O senador Sergio Moro divulgou um vídeo para anunciar que “as brigas de Brasília são as nossas brigas”. Diz também: “não peçam da gente covardia” e “não peçam da gente omissão”.
Calma, senador. Ninguém pediu. O eleitor, no máximo, pediu serviço.
Também não ficou muito claro quem é “a gente”. Talvez Moro esteja usando o plural de campanha, que inclui o candidato, o marqueteiro, o cinegrafista e mais dois assessores encarregados de garantir que ninguém faça perguntas.
Na sequência, ele promete lutar pelo Paraná, pelo Brasil e, pelo entusiasmo da interpretação, talvez também pela democracia ocidental, pela camada de ozônio e pela libertação de alguma tribo ainda não identificada pela equipe de comunicação. Na visão dele talvez os parnanguaras.
É um discurso produzido, ensaiado, repetido e provavelmente testado diante do espelho até que cada pausa parecesse espontânea. Não deve ter sido fácil. Até as pedras do Centro Cívico conhecem a luta diária de Moro contra a naturalidade, o calor humano e qualquer manifestação pública que não pareça ter sido aprovada previamente por um marqueteiro.
O problema, porém, não é a interpretação. É o roteiro.
Moro fala como se acabasse de chegar à vida pública, cheio de disposição para finalmente começar a trabalhar. Mas ele já é senador pelo Paraná. Foi eleito justamente para representar o estado em Brasília. Portanto, quando promete que agora vai lutar pelos paranaenses, surge uma pergunta inconveniente: o que exatamente estava fazendo até agora?
O saldo visível de seu mandato para o Paraná é tão discreto que caberia no rodapé do vídeo, e ainda sobraria espaço para os créditos da produtora.

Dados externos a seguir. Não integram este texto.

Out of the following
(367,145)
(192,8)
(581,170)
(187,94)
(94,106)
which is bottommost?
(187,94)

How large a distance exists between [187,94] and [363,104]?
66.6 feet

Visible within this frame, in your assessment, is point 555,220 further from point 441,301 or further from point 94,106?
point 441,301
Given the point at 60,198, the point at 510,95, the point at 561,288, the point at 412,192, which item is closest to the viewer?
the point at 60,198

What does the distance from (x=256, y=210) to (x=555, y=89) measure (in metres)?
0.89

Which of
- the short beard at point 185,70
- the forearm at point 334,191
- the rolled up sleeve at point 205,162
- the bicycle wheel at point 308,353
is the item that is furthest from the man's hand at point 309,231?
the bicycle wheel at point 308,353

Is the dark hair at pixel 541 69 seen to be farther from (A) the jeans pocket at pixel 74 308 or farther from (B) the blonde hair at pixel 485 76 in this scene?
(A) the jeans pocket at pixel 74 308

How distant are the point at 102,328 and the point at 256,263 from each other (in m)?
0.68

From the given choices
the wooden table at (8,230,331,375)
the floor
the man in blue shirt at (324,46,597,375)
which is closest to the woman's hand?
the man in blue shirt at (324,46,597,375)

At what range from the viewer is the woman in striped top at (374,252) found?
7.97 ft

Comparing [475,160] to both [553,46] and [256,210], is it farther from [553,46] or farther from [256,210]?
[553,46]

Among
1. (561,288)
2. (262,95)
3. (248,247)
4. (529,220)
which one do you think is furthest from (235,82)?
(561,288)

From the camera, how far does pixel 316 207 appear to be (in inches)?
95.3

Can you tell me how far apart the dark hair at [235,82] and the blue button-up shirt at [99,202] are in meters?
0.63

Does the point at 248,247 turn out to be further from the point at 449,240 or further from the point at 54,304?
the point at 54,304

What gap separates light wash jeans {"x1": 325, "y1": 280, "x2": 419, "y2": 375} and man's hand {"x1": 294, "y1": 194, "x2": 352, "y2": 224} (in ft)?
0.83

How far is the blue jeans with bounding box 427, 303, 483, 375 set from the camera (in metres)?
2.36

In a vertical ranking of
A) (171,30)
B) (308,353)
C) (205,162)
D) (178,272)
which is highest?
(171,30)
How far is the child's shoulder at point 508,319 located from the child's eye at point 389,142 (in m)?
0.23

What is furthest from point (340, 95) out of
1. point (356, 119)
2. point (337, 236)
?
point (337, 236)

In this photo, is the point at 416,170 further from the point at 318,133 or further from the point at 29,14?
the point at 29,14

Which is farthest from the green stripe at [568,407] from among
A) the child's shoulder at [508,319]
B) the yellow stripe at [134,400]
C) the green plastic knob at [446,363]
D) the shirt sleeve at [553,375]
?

Como ministro da Justiça, Moro também teve a oportunidade de produzir resultados para o Brasil. Preferiu sair pouco mais de um ano depois. Antes disso, abandonou a magistratura para entrar no governo, deixando a Lava Jato entregue ao próprio destino, que, como sabemos, não foi exatamente glorioso.
Moro tem uma relação curiosa com os cargos públicos. Entra cercado de expectativa e sai antes do fim. Deixou a magistratura, deixou o ministério e agora pretende deixar o Senado no meio do mandato para governar o Paraná.
Devagar com o andor, porque esse santo costuma abandonar a procissão antes da chegada.
No vídeo, Moro afirma que “ninguém aguenta mais quatro anos dessa infelicidade”. Nesse ponto, finalmente concordamos. O Paraná realmente não merece passar mais quatro anos sustentando um senador que parece considerar o próprio mandato apenas uma sala de espera para outro cargo.
Se está tão disposto ao sacrifício, poderia começar renunciando aos quatro anos restantes no Senado sem exigir, em troca, um mandato de governador. Seria uma demonstração concreta de desprendimento. E, sobretudo, de coerência.
Porque querer brigar não significa nada. Falar grosso diante de uma câmera não constrói estrada, não melhora hospital, não reduz fila, não atrai investimento e não resolve problema algum. Coragem de estúdio é um produto relativamente barato. O que custa caro é entregar resultado.
O discurso de Moro não resiste à própria biografia política. Ele pede confiança para fazer amanhã aquilo que não demonstrou capacidade, ou vontade, de fazer ontem.
Por que o eleitor deveria acreditar que agora será diferente?
Talvez o marqueteiro explique no próximo vídeo.